> [To do]: Find the lines in the material below that include the word "retina", count them, and give that count alone.
Start of Input data
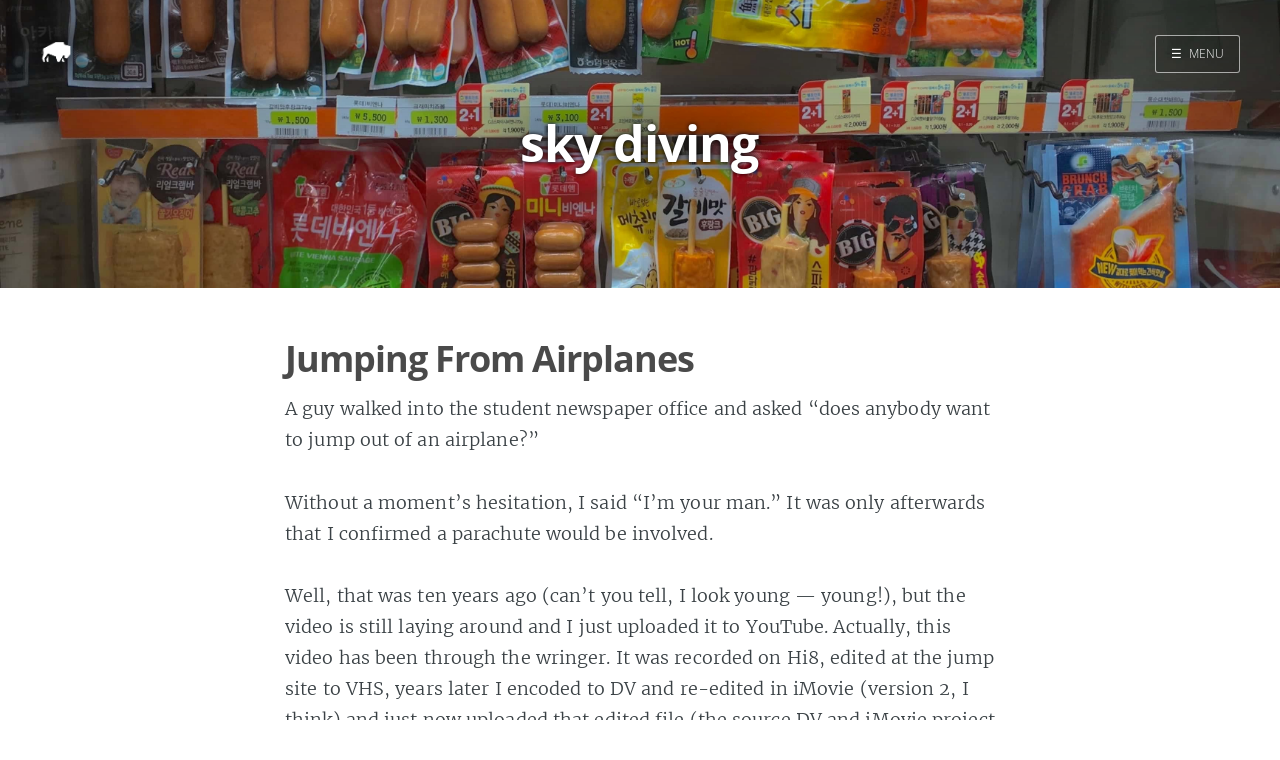

--- FILE ---
content_type: text/html
request_url: http://maisonbisson.com.s3-website-us-west-2.amazonaws.com/tags/sky-diving/
body_size: 7262
content:
<!DOCTYPE html>
<html lang="en-us">
<head>

    <meta charset="utf-8" />
    <meta http-equiv="X-UA-Compatible" content="IE=edge" />

    
    <meta name="twitter:card" content="summary"/>
    
    <meta name="twitter:image" content="/images/cover-01.jpg"/>
    



<meta name="twitter:title" content="sky diving"/>
<meta name="twitter:description" content="a bunch of stuff I would have emailed you about"/>
<meta name="twitter:site" content="@misterbisson"/>



  	<meta property="og:title" content="sky diving &middot; MaisonBisson" />
  	<meta property="og:site_name" content="MaisonBisson" />
  	<meta property="og:url" content="https://maisonbisson.com/tags/sky-diving/" />

    

    

    
        
            <meta property="og:image" content="/images/cover-01.jpg"/>
        
    

    
    <meta property="og:type" content="website" />
    <meta property="og:description" content="a bunch of stuff I would have emailed you about" />
    

    <title>sky diving &middot; MaisonBisson</title>

    
    <meta name="description" content="a bunch of stuff I would have emailed you about" />
    

    <meta name="HandheldFriendly" content="True" />
    <meta name="viewport" content="width=device-width, initial-scale=1.0" />

    
    <link rel="shortcut icon" href="/favicon.ico">
    
    <link rel="apple-touch-icon" sizes="120x120" href="/images/touch-icon-iphone-retina.png">
    
    <link rel="apple-touch-icon" sizes="152x152" href="/images/touch-icon-ipad-retina.png">
    
    <link rel="apple-touch-icon" sizes="167x167" href="/images/touch-icon-ipad-pro.png">
    
    <link rel="apple-touch-icon" sizes="180x180" href="/images/touch-icon-iphone-6-plus.png">
    
    <link rel="icon" sizes="192x192" href="/images/android-icon-hd.png">
    
    <link rel="icon" sizes="128x128" href="/images/android-icon.png">

    <link rel="stylesheet" type="text/css" href="/css/screen.css" />
    <link rel="stylesheet" type="text/css" href="/css/nav.css" />

    


    

    

    
      
          <link href="/index.xml" rel="alternate" type="application/rss+xml" title="MaisonBisson" />
      
      
        <link href="/tags/sky-diving/index.xml" rel="alternate" type="application/rss+xml" title="sky diving &middot; MaisonBisson" />
      
    

    <link rel="canonical" href="https://maisonbisson.com/tags/sky-diving/" />

    
      
    
    <script type="application/ld+json">
    {
    "@context": "https://schema.org",
    "@type": "Website",
    "publisher": {
        "@type": "Person",
        "name": "Casey Bisson",
        
        "logo": {
            "@type": "ImageObject",
            "url": "https://maisonbisson.com/images/icon.png",
            "width": 250,
            "height": 250
        },
        
        "url": "https://maisonbisson.com",
        "sameAs": [
            
            
             
             
             
             
             
            
        ]
    },
    "url": "https://maisonbisson.com",
    "mainEntityOfPage": {
        "@type": "WebPage",
        "@id": "https://maisonbisson.com"
    },
    "description": "a bunch of stuff I would have emailed you about"
}
  </script>
    


    

    
    <script>
      (function(i,s,o,g,r,a,m){i['GoogleAnalyticsObject']=r;i[r]=i[r]||function(){
      (i[r].q=i[r].q||[]).push(arguments)},i[r].l=1*new Date();a=s.createElement(o),
      m=s.getElementsByTagName(o)[0];a.async=1;a.src=g;m.parentNode.insertBefore(a,m)
      })(window,document,'script','//www.google-analytics.com/analytics.js','ga');

      ga('create', 'UA-98722-1', 'auto');
      ga('send', 'pageview');

    </script>
    

    
</head>

<body class="nav-closed">

  <div class="nav">
    <h3 class="nav-title">Menu</h3>
    <a href="#" class="nav-close">
        <span class="hidden">Close</span>
    </a>
    <ul>
        
        
        
            
            <li class="nav-opened" role="presentation">
            	<a href="/">Home</a>
            </li>
        
            
            <li class="nav-opened" role="presentation">
            	<a href="/search/">Search</a>
            </li>
        
        
    </ul>

    
		<a class="subscribe-button icon-feed" href="/tags/sky-diving/index.xml">Subscribe</a>
		
</div>
<span class="nav-cover"></span>




 <div class="site-wrapper">




	 
  <header class="main-header tag-head" style="background-image: url(/images/cover-01.jpg)">
  

    <nav class="main-nav overlay clearfix">
      
        <a class="blog-logo" href="https://maisonbisson.com"><img src="/images/icon.png" alt="Home" /></a>
      
      
          <a class="menu-button" href="#"><span class="burger">&#9776;</span><span class="word">Menu</span></a>
      
    </nav>
    <div class="vertical">
        <div class="main-header-content inner">
            <h1 class="page-title">sky diving</h1>
            <h2 class="page-description">
                
            </h2>
        </div>
    </div>
</header>

<main class="content" role="main">
    

	<div class="extra-pagination inner">
    <nav class="pagination" role="navigation">
	
	<span class="page-number">Page 1 of 1</span>
	
</nav>

	</div>

	
	   

<article class="post post">
    <header class="post-header">
        <h2 class="post-title"><a href="/post/jumping-from-airplanes/">Jumping From Airplanes</a></h2>
    </header>
    
    
        <section class="post-content">
            <p>A guy walked into the student newspaper office and asked “does anybody want to jump out of an airplane?”</p>
<p>Without a moment’s hesitation, I said “I’m your man.” It was only afterwards that I confirmed a parachute would be involved.</p>
<p>Well, that was ten years ago (can’t you tell, I look young — young!), but the video is still laying around and I just uploaded it to YouTube. Actually, this video has been through the wringer. It was recorded on Hi8, edited at the jump site to VHS, years later I encoded to DV and re-edited in iMovie (version 2, I think) and just now uploaded that edited file (the source DV and iMovie project are long gone).</p>

        </section>
    
    <footer class="post-meta">


        
            

            
            Casey Bisson
            
        

        on
            
                <a href="/tags/flying/">#flying</a>,
            
                <a href="/tags/jump/">#jump</a>,
            
                <a href="/tags/parachute/">#parachute</a>,
            
                <a href="/tags/sky-diving/">#sky diving</a>,
            
                <a href="/tags/skydiving/">#skydiving</a>,
            
                <a href="/tags/video/">#video</a>,
            
        
        <time class="post-date" datetime="2007-09-07T15:27:35Z">
            7 Sep 2007
        </time>
    </footer>
</article>

	

	<nav class="pagination" role="navigation">
	
	<span class="page-number">Page 1 of 1</span>
	
</nav>

</main>



    <footer class="site-footer clearfix">
        <section class="copyright"><a href="">MaisonBisson</a> </section>
        
    </footer>
    </div>
    <script type="text/javascript" src="/js/jquery.js"></script>
    <script type="text/javascript" src="/js/jquery.fitvids.js"></script>
    <script type="text/javascript" src="/js/index.js"></script>
    
</body>
</html>
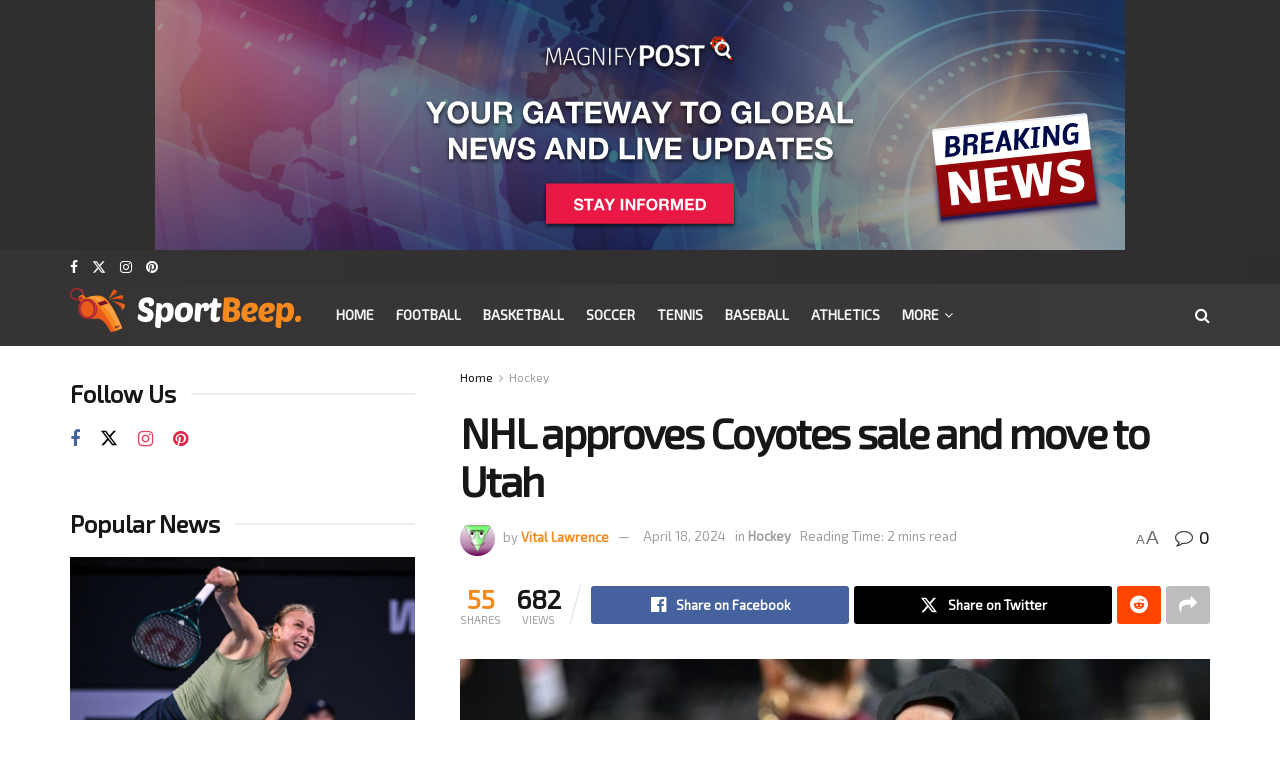

--- FILE ---
content_type: text/html; charset=utf-8
request_url: https://www.google.com/recaptcha/api2/aframe
body_size: -105
content:
<!DOCTYPE HTML><html><head><meta http-equiv="content-type" content="text/html; charset=UTF-8"></head><body><script nonce="j0vKGv8eqx3EhhIgGh3pag">/** Anti-fraud and anti-abuse applications only. See google.com/recaptcha */ try{var clients={'sodar':'https://pagead2.googlesyndication.com/pagead/sodar?'};window.addEventListener("message",function(a){try{if(a.source===window.parent){var b=JSON.parse(a.data);var c=clients[b['id']];if(c){var d=document.createElement('img');d.src=c+b['params']+'&rc='+(localStorage.getItem("rc::a")?sessionStorage.getItem("rc::b"):"");window.document.body.appendChild(d);sessionStorage.setItem("rc::e",parseInt(sessionStorage.getItem("rc::e")||0)+1);localStorage.setItem("rc::h",'1768931939885');}}}catch(b){}});window.parent.postMessage("_grecaptcha_ready", "*");}catch(b){}</script></body></html>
End of Input data
> [Your solution]: 2